(a) Sought work is equivalent to the work performed against the electric field created by one plate, holding at rest and to bring the other plate away. Therefore the required work,
$$A_{agent} = qE (x_{2} - x_{1})$$,
where $$E = \dfrac {\sigma}{2\epsilon_{0}}$$ is the intensity of the field created by one plate at the location of other.
So, $$A_{agent} = q\dfrac {\sigma}{2\epsilon_{0}} (x_{2} - x_{1}) = \dfrac {q^{2}}{2\epsilon_{0}S} (x_{2} - x_{1})$$
Alternate : $$A_{ext} = \triangle U$$ (as field is potential)
$$= \dfrac {q^{2}}{2\epsilon_{0}S} x_{2} - \dfrac {q^{2}}{2\epsilon_{0}S} x = \dfrac {q^{2}}{2\epsilon_{0}S} (x_{2} - x_{1})$$
(b) When voltage is kept const., the force acing on each plate of capacitor will depend on the distance between the plates.

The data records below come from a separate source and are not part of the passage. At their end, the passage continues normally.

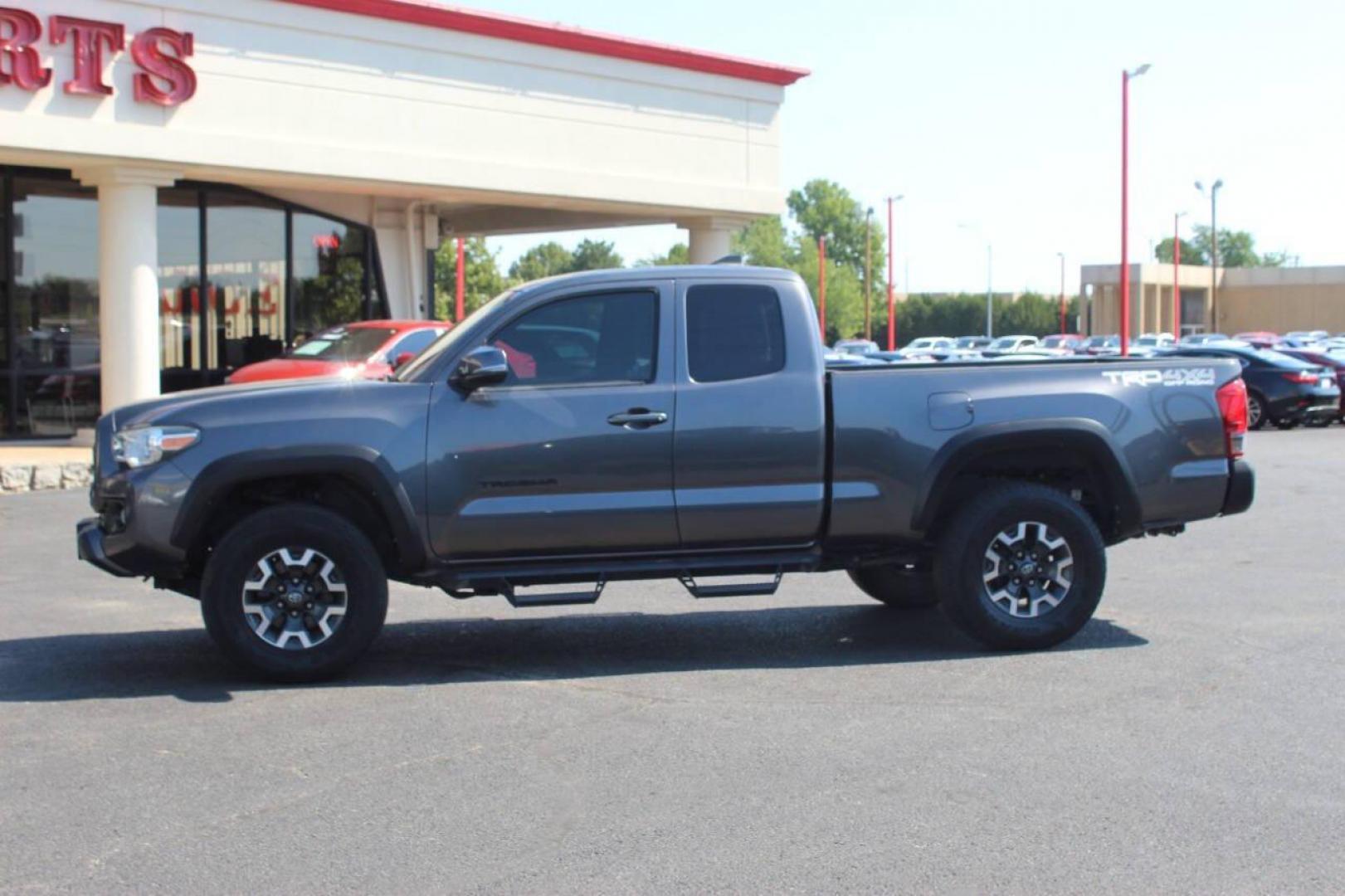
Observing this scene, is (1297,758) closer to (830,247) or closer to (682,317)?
(682,317)

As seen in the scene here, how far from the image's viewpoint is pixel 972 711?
6.84 m

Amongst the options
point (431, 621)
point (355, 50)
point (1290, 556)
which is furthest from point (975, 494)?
point (355, 50)

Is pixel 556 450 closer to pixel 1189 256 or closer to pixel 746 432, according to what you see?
pixel 746 432

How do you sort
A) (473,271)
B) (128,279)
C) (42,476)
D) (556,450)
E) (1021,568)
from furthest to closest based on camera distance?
(473,271)
(128,279)
(42,476)
(1021,568)
(556,450)

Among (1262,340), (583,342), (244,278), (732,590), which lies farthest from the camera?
(1262,340)

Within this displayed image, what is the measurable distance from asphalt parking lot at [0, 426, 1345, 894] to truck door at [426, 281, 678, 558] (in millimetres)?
715

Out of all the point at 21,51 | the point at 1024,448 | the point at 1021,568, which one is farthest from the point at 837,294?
the point at 1021,568

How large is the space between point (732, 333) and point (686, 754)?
2.59m

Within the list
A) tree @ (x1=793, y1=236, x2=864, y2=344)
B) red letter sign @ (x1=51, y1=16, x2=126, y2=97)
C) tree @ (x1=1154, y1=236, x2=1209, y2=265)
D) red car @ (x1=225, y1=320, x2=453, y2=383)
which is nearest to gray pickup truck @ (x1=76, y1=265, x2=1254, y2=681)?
red car @ (x1=225, y1=320, x2=453, y2=383)

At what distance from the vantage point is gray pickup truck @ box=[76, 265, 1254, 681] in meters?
7.46

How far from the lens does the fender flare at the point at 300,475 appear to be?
Result: 24.2 ft

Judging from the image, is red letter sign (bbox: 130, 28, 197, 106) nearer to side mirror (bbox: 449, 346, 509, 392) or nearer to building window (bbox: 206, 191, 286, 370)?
building window (bbox: 206, 191, 286, 370)

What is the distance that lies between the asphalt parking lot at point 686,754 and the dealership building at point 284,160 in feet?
35.1

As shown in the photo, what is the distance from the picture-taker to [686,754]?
617cm
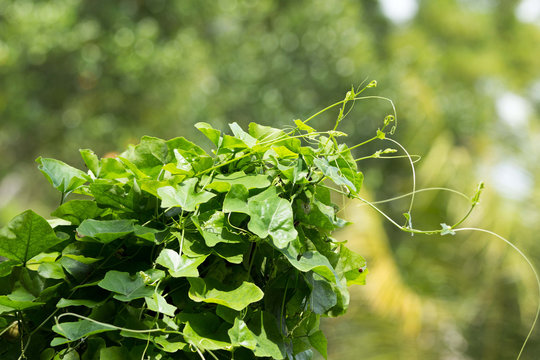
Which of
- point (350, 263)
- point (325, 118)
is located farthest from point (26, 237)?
point (325, 118)

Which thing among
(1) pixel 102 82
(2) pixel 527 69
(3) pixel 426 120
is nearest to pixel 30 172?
(1) pixel 102 82

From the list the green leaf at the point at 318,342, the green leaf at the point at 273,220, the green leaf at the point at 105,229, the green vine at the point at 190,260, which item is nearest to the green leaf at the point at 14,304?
the green vine at the point at 190,260

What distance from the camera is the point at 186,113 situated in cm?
902

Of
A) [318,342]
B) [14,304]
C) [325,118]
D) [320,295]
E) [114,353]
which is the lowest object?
[325,118]

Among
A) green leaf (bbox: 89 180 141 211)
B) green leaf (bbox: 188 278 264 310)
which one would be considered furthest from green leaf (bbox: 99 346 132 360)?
green leaf (bbox: 89 180 141 211)

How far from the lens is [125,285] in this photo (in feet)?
2.57

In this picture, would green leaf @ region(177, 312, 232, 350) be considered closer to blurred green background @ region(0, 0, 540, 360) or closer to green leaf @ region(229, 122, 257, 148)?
green leaf @ region(229, 122, 257, 148)

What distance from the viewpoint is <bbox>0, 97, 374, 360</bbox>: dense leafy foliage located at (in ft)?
2.60

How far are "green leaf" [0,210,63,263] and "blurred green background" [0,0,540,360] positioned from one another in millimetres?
5276

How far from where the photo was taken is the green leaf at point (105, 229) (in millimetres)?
809

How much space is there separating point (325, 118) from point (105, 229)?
342 inches

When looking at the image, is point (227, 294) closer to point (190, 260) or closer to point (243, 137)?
point (190, 260)

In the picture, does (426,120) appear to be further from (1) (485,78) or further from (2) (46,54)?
(1) (485,78)

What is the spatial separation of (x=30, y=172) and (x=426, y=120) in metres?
7.96
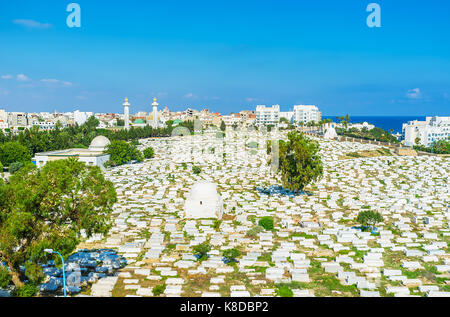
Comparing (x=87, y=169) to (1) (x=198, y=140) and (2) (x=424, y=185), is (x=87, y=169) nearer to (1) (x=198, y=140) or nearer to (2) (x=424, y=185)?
(2) (x=424, y=185)

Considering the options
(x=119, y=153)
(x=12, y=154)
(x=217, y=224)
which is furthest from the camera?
(x=119, y=153)

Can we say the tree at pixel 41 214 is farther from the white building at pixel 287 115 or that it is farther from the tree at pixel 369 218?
the white building at pixel 287 115

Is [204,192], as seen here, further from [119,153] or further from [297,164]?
[119,153]

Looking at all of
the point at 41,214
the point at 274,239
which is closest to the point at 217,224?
the point at 274,239

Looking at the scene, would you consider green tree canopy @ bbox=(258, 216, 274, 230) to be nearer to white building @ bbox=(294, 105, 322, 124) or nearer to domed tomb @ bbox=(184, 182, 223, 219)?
domed tomb @ bbox=(184, 182, 223, 219)
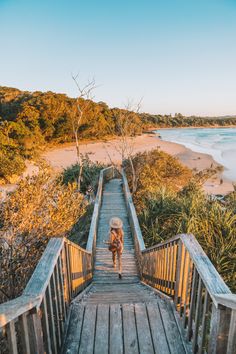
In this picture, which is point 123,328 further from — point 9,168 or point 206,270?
point 9,168

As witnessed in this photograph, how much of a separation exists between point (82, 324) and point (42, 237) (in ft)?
9.53

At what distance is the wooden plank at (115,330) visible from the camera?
9.10ft

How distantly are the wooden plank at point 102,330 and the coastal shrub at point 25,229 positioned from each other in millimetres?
1905

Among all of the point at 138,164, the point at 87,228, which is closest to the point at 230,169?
the point at 138,164

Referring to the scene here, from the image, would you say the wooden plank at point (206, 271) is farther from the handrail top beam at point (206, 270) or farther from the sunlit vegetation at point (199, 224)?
the sunlit vegetation at point (199, 224)

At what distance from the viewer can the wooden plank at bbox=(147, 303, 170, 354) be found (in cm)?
278

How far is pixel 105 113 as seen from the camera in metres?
54.8

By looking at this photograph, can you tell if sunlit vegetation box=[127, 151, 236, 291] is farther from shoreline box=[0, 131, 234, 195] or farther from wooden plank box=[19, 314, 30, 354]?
shoreline box=[0, 131, 234, 195]

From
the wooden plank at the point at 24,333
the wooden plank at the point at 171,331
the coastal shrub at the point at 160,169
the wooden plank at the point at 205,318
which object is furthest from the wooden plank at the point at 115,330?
the coastal shrub at the point at 160,169

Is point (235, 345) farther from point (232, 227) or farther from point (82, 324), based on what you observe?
point (232, 227)

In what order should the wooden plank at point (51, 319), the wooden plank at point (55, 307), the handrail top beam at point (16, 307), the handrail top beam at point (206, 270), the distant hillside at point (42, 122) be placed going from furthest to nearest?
1. the distant hillside at point (42, 122)
2. the wooden plank at point (55, 307)
3. the wooden plank at point (51, 319)
4. the handrail top beam at point (206, 270)
5. the handrail top beam at point (16, 307)

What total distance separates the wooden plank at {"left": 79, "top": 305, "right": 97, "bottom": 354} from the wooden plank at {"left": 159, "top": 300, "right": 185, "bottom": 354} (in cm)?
84

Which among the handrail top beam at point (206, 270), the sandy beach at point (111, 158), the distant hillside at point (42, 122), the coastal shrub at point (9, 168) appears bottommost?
the sandy beach at point (111, 158)

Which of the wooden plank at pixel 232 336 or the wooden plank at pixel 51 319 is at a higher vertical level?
the wooden plank at pixel 232 336
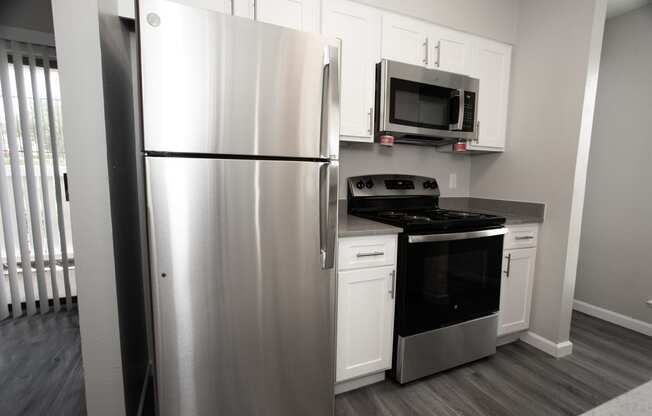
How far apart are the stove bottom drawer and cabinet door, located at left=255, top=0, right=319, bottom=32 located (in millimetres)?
1821

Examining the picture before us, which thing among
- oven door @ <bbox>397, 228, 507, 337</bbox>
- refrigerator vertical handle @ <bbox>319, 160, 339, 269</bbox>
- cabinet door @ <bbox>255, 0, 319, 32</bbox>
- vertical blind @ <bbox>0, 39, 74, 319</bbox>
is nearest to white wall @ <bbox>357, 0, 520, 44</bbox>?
cabinet door @ <bbox>255, 0, 319, 32</bbox>

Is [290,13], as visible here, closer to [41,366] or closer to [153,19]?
[153,19]

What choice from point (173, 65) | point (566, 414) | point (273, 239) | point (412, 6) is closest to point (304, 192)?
point (273, 239)

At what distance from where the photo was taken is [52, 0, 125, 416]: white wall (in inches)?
41.3

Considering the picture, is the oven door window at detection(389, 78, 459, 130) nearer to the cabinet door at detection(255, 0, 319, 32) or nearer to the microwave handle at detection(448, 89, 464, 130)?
the microwave handle at detection(448, 89, 464, 130)

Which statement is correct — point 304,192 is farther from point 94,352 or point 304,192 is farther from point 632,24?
point 632,24

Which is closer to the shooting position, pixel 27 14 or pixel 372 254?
pixel 372 254

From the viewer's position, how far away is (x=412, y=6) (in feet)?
6.30

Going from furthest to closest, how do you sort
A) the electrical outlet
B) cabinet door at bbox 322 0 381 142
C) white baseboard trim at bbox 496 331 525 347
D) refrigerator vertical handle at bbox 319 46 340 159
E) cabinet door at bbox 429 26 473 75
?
the electrical outlet, white baseboard trim at bbox 496 331 525 347, cabinet door at bbox 429 26 473 75, cabinet door at bbox 322 0 381 142, refrigerator vertical handle at bbox 319 46 340 159

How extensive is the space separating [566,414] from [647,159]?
2.10 metres

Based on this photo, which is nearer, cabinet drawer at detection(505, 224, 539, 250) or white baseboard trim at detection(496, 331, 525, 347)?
cabinet drawer at detection(505, 224, 539, 250)

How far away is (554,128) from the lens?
2.07 m

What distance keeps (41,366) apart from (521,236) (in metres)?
3.29

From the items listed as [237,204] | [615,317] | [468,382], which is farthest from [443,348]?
[615,317]
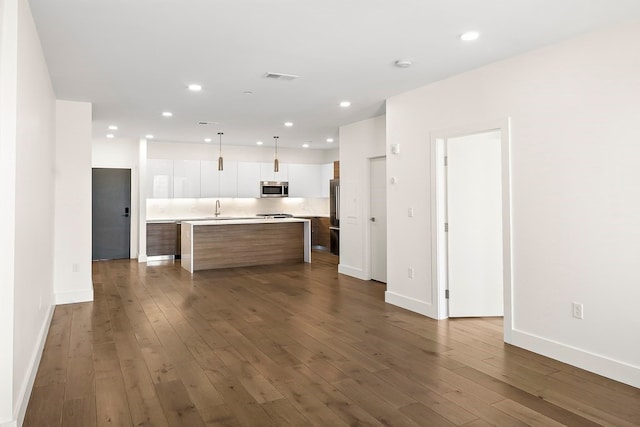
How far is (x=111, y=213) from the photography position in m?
8.81

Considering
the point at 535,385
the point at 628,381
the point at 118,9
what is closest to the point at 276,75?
the point at 118,9

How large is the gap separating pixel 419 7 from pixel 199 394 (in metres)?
3.00

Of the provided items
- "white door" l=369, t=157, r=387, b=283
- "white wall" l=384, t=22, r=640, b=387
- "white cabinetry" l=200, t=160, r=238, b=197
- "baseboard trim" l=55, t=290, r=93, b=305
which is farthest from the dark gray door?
"white wall" l=384, t=22, r=640, b=387

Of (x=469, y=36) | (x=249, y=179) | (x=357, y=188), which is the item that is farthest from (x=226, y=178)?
(x=469, y=36)

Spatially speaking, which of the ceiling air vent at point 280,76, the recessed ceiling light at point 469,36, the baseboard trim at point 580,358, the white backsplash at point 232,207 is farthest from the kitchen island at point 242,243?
the recessed ceiling light at point 469,36

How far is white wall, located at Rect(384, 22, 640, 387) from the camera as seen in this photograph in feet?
9.82

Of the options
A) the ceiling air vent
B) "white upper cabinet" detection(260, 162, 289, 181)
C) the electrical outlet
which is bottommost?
the electrical outlet

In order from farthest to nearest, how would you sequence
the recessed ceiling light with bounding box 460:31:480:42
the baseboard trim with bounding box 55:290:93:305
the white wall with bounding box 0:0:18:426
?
the baseboard trim with bounding box 55:290:93:305 → the recessed ceiling light with bounding box 460:31:480:42 → the white wall with bounding box 0:0:18:426

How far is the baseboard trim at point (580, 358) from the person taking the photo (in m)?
2.94

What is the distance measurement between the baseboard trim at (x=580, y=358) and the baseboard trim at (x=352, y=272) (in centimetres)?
325

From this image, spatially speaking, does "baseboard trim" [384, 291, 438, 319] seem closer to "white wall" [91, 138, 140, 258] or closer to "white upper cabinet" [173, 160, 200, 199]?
"white upper cabinet" [173, 160, 200, 199]

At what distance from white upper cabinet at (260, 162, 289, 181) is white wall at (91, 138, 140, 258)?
2.85m

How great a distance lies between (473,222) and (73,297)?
200 inches

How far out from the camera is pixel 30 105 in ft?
9.89
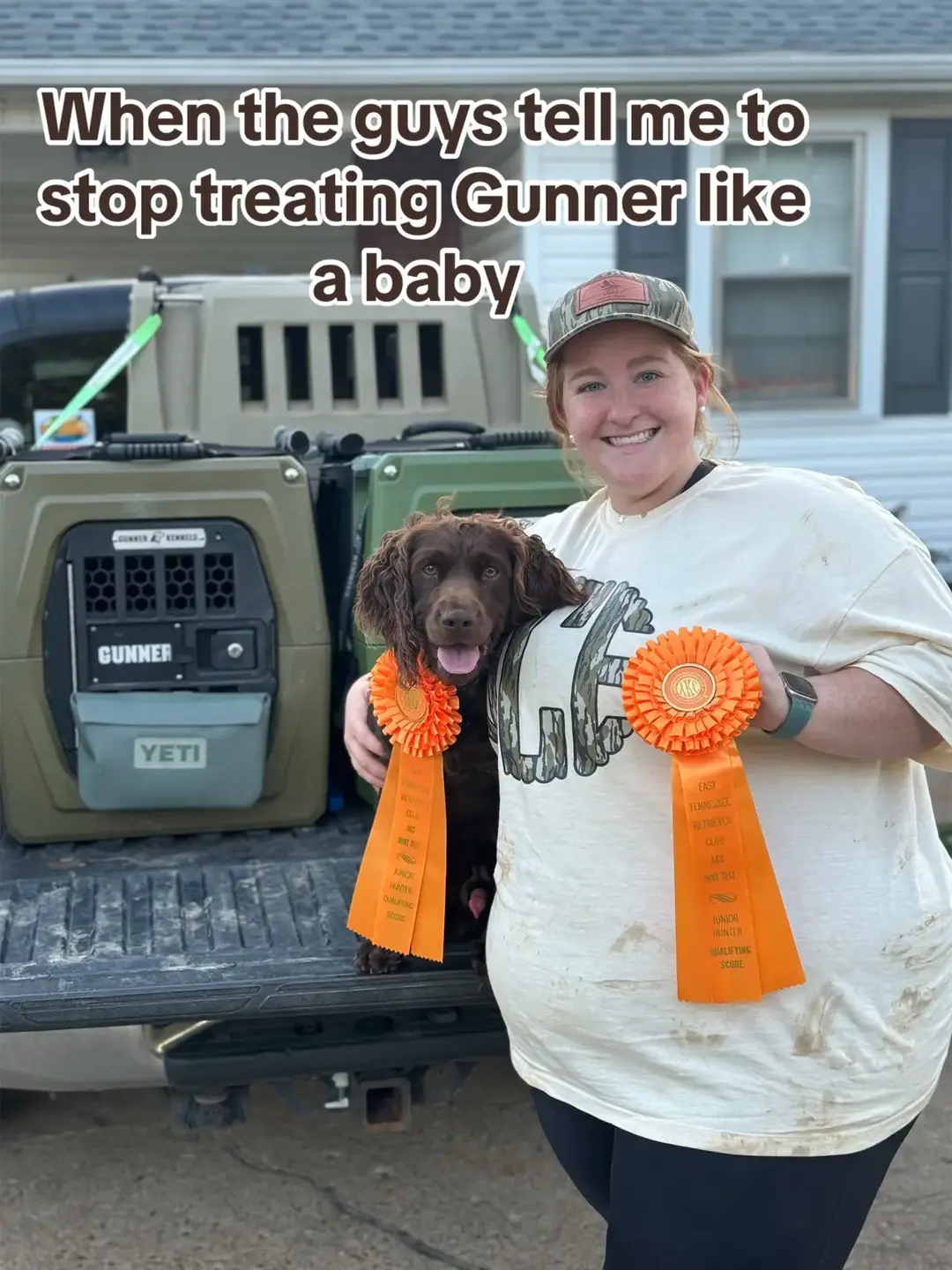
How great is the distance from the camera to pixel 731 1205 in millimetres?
1655

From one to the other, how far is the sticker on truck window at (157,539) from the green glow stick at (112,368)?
105 centimetres

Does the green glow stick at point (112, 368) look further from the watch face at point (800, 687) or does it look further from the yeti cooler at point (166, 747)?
the watch face at point (800, 687)

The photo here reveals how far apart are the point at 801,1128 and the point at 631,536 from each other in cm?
81

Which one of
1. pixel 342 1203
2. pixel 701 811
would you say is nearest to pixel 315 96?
pixel 342 1203

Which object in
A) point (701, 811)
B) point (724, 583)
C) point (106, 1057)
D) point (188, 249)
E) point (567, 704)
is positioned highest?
point (188, 249)

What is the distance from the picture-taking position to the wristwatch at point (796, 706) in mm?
1562

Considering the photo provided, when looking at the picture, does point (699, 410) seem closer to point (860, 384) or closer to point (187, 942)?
point (187, 942)

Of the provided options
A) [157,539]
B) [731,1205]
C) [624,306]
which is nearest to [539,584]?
[624,306]

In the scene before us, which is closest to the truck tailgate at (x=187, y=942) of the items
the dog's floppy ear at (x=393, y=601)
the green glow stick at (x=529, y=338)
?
the dog's floppy ear at (x=393, y=601)

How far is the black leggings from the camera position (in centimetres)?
165

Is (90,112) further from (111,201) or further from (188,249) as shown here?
(188,249)

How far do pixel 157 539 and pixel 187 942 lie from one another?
0.95 metres

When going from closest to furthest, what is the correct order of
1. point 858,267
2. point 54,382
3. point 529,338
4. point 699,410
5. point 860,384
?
point 699,410
point 529,338
point 54,382
point 858,267
point 860,384

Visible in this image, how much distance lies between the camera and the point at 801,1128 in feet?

So, elementary work done by agent, in its displacement over a distance $$dx$$, relative to the other,
$$dA = -F_{x} dx$$
But, $$F_{x} = -\left (\dfrac {\sigma(x)}{2\epsilon_{0}}\right )S \sigma (x)$$ and $$\sigma(x) = \dfrac {\epsilon_{0}V}{x}$$
Hence, $$A = \int dA = \int_{x_{1}}^{x_{2}} \dfrac {1}{2} \epsilon_{0} \dfrac {SV^{2}}{x^{2}} dx = \dfrac {\epsilon_{0}SV^{2}}{2} \left [\dfrac {1}{x_{1}} - \dfrac {1}{x_{2}}\right ]$$
Alternate : From energy Conservation,
$$U_{f} - U_{i} = A_{cell} + A_{agent}$$
or $$\dfrac {1}{2} \dfrac {\epsilon_{0}S}{x_{2}} V^{2} - \dfrac {1}{2} \dfrac {\epsilon_{0}S}{x_{1}} V^{2} = \left [\dfrac {\epsilon_{0}S}{x_{2}} - \dfrac {\epsilon_{0}S}{x_{1}}\right ]V^{2} + A_{agent}$$
(as $$A_{cell} = (q_{f} - q_{i}) V = (C_{f} - C_{i})V^{2})$$
So $$A_{agent} = \dfrac {\epsilon_{0}SV^{2}{2} \left [\dfrac {!}{x_{1}} - \dfrac {1}{x_{2}}\right ]$$.